Trump’s presidency has been an unmitigated disaster; however, there just might be a glimmer of hope that could come from it. This will depend on future events that we cannot foresee at this point, and is more the result of being synchronous than anything Trump did. I am talking about finally having a full-blown conversation on race in this country and how to deal with all aspects of it in our civil life.

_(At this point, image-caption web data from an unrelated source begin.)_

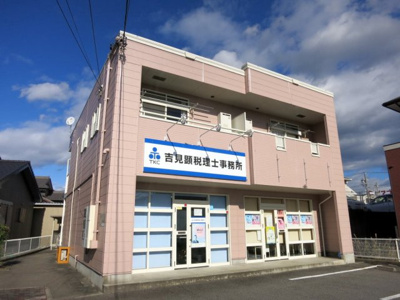 【外観】 | フラワー・アカガワ | 外観もきれいです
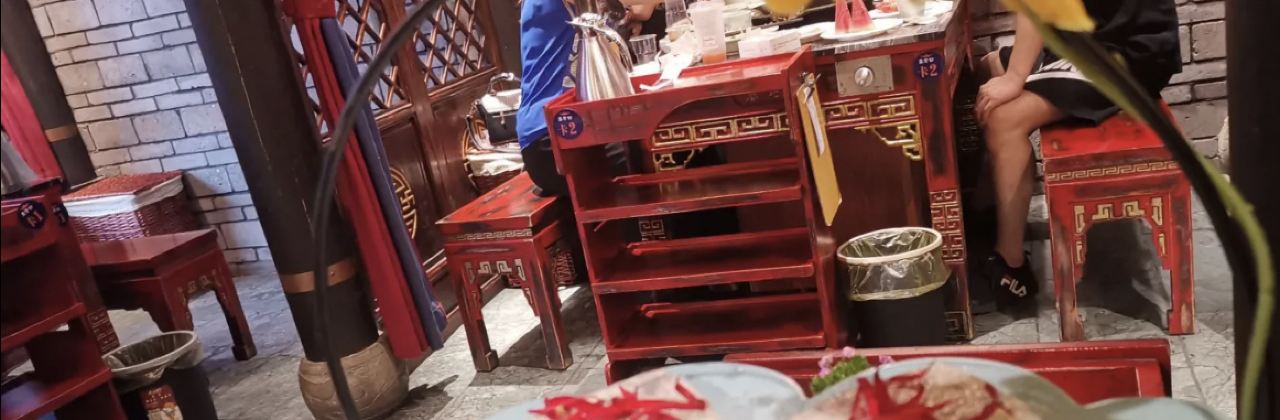 袁老四老火锅(安陆店)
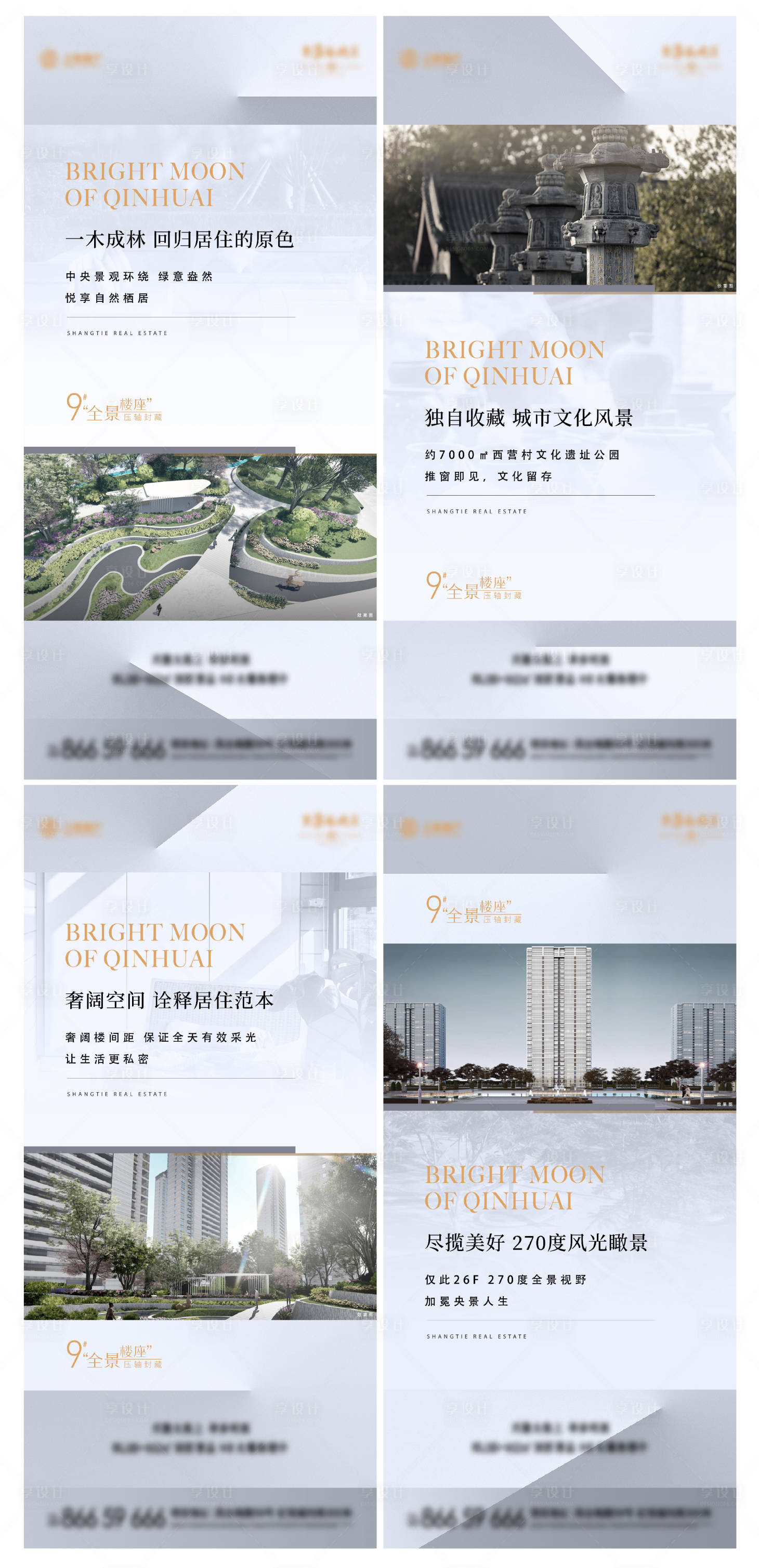 源文件下载【享设计】搜索编号：16460033427635539【价值刷屏海报】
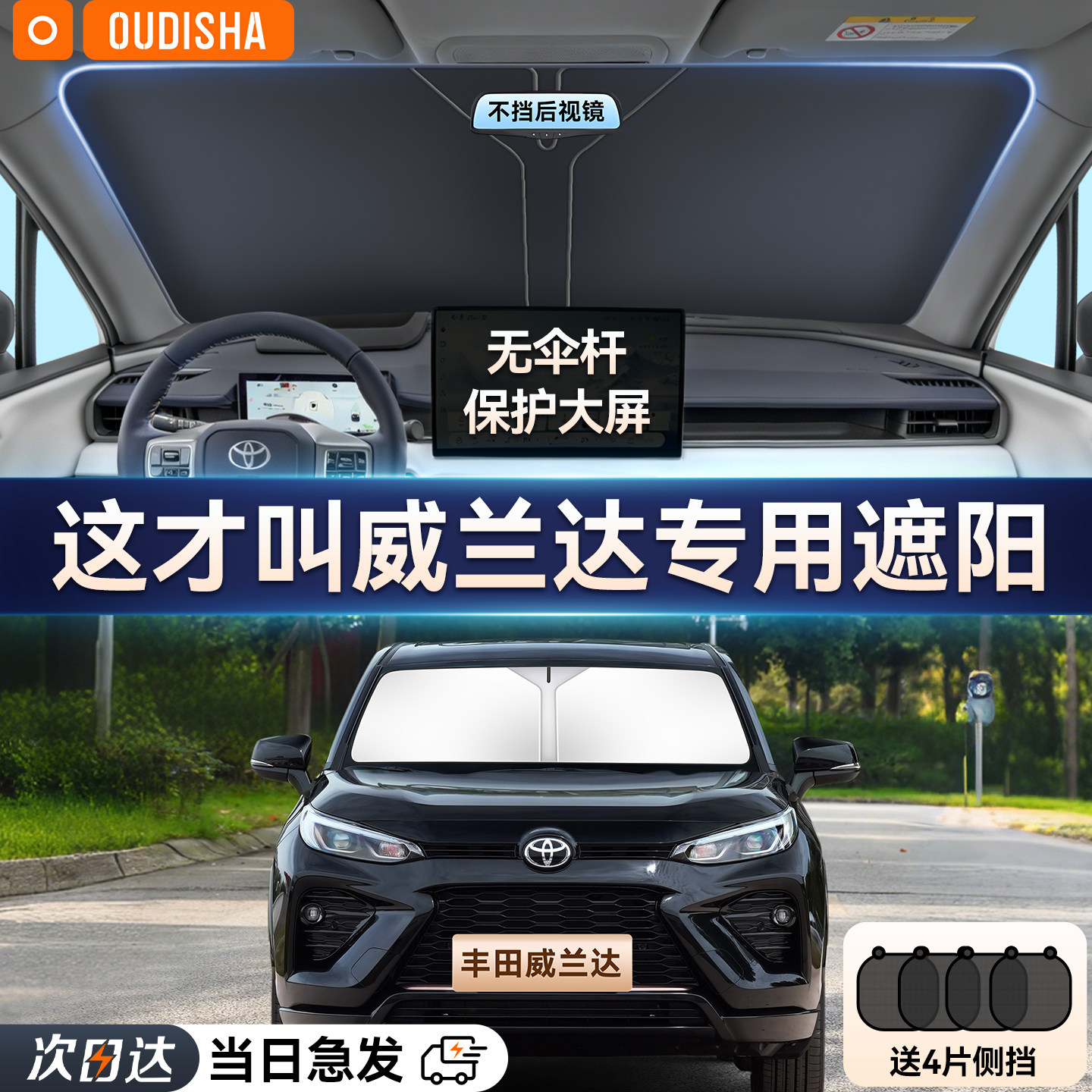 【威兰达专用】遮阳挡图片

For the past 150 years, we have uncomfortably tiptoed around the question of race in this country. There are probably more monuments to the Confederacy all across the South in cities and towns of all sizes than the numbers of soldiers that fought in the Civil War. From the amount of statuary, one would have thought that the CSA won the Civil War or at least achieved a negotiated peace. Most monuments have stood for years without any signs of protest or acknowledgment of how inappropriate they are, and how insulting they are to our African American neighbors. The response has always been that the monuments represented “heritage, not hate.” Some areas have tried with varying degrees of success to confront and address their Confederate heritage and move forward on questions of race. This started with the removal of the Confederate battle flag from state flags, as well as from public spaces. It also included removal of Confederate monuments/statues/relics.

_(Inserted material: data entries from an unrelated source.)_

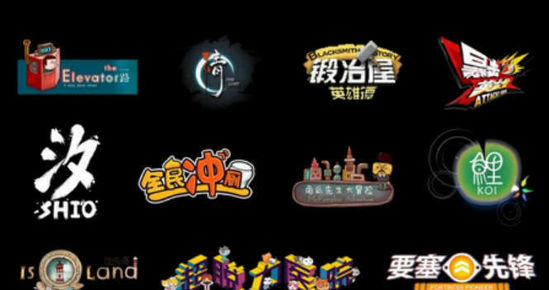 锤子想支持一下独立游戏,但效果如何还真不好说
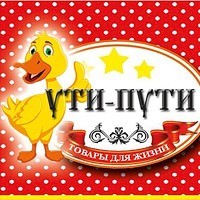 Ути Пути Симферополь Интернет Магазин
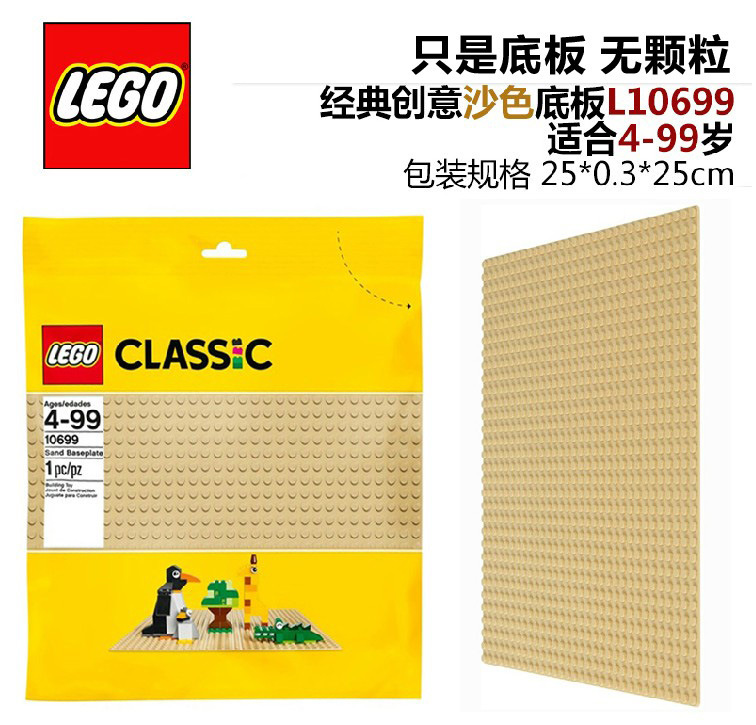 LegoÀÖ¸ß 10699 10700С¿ÅÁ£»ù´¡°åµ×°å 25*25CM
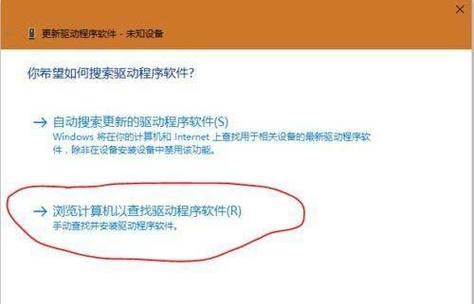 如何解决电脑不想更新的问题（应对电脑系统更新的关键步骤）  第2张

In 2008, we elected our first African American president. In the years that followed, something of a backlash occurred in that there have been untold numbers of hate crimes directed at various racial and religious minorities, as well as members of the LGBTQ communities. This backlash, based on Obama’s skin color, was the same as the way the South viewed Lincoln’s election in 1860 and was expressly encouraged by the GOP leadership in Congress, who vowed to make Obama a one term president. That failed. Nevertheless, they opposed everything Obama did or proposed. If he had proposed praising motherhood, apple pie, and baseball, they would have said “hell no.” (I will leave for another time the irony of the GOP liking to call itself the party of Lincoln and how much they have done for African Americans and civil rights.)

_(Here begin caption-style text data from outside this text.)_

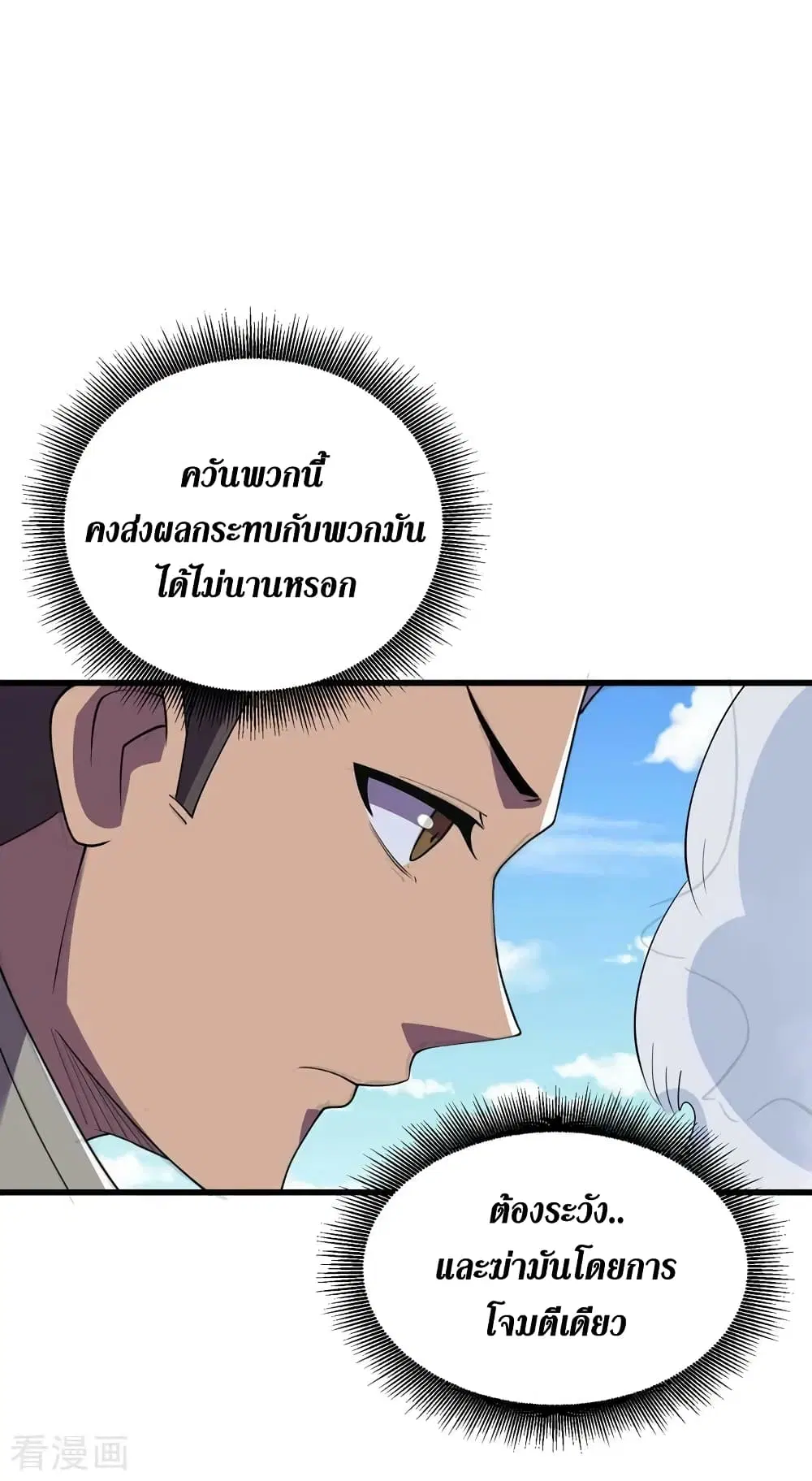 The Last Hero ตอนที่ 147 หน้า 17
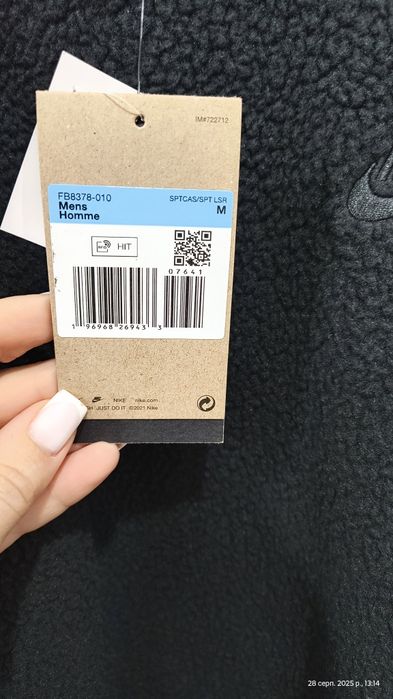 ОРИГІНАЛ Світшот  Nike оверсайз Sherpa  FB8378-010 р.М демісезон чорна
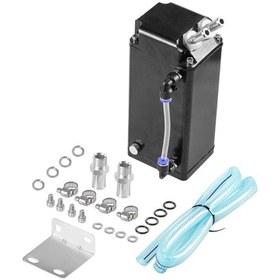 Resim Suntek Jenerik Yağ Tutma Kutusu Kiti Sağlam Onarım Parçaları 8cmx6.5cmx18cm 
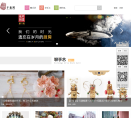 手艺网缩略图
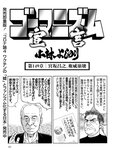 [週刊SPA! (スパ)] 2021年09月14日号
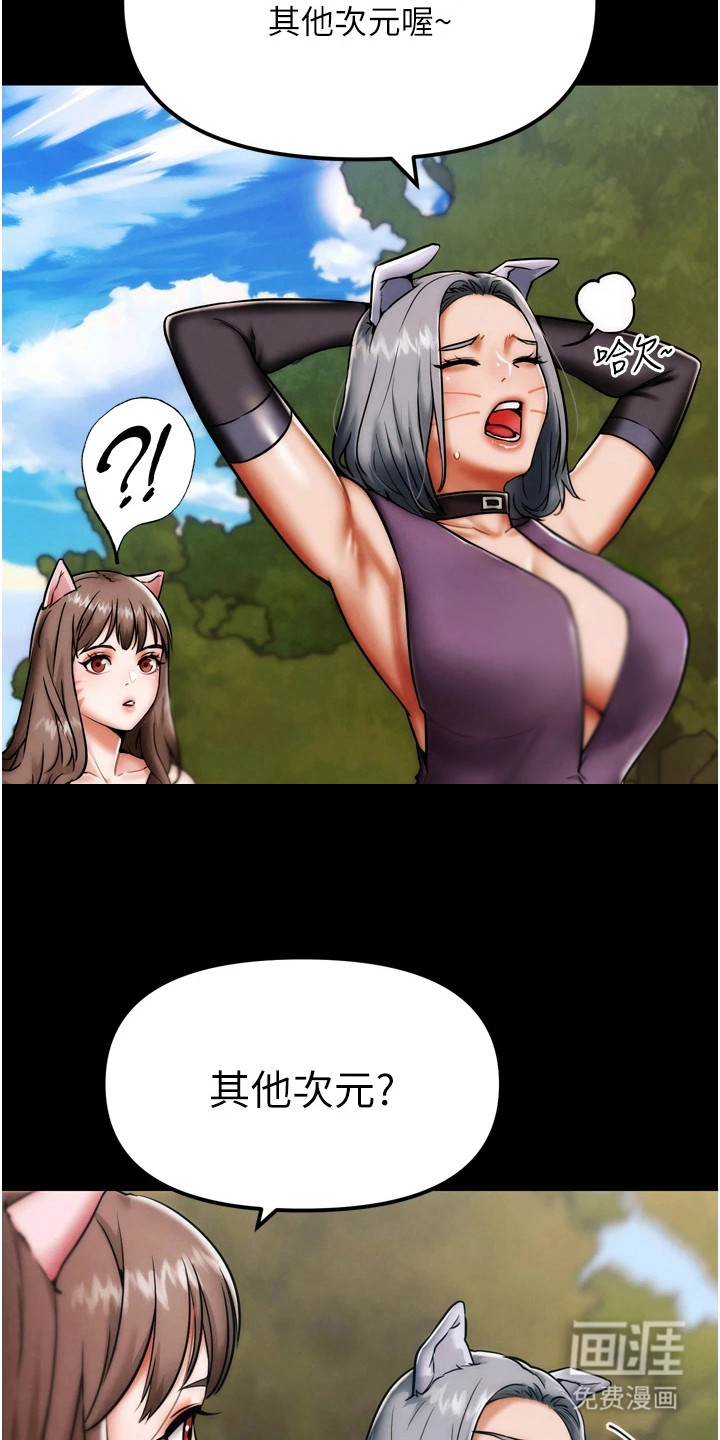 游戏宅奇遇记第4话图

In 2016, Trump ran on an explicitly racist/nationalist platform crafted by Steve Bannon. In many ways, Trump’s rhetoric has emboldened and encouraged the white racist/nationalist elements of his base. The result was the recent events in Charlottesville. It has served as a wake-up call to some of the more reasonable members of the GOP establishment. This is where the glimmer of hope I mentioned comes in. Maybe this will be a sort of Nixon-goes-to-China moment where we can fully and frankly address race. However, it will not be easy and will take leadership that has yet to step forward. I don’t expect it from Trump. There undoubtedly will be a backlash and opposition. But, it needs to happen. We need a modern-day version of Lincoln’s appeal to “the better angels of our nature.”
Part of the problems we are finally dealing with are based on race. Another large part that is somewhat connected is the question of religion. We have a large segment of our population that is of a fundamentalist Christian view of religion. They use their religious beliefs to support their views on race. They believe that the Bible is the literal word of God, with its patriarchal society. They also have no tolerance for anyone who does not believe exactly as they do. In this regard, they are wanting to enact their religious beliefs into civil law as their own form of sharia law. They are also wanting to use their religion to be able to discriminate on the basis of race/gender/sexual orientation/national origin/religion. We are a pluralistic society and have the freedom to worship (or not) as we see fit. However, this does not give one group the right or chance to impose their religious views on the rest of us.
Like I said, these are preliminary thoughts and much will depend on future events.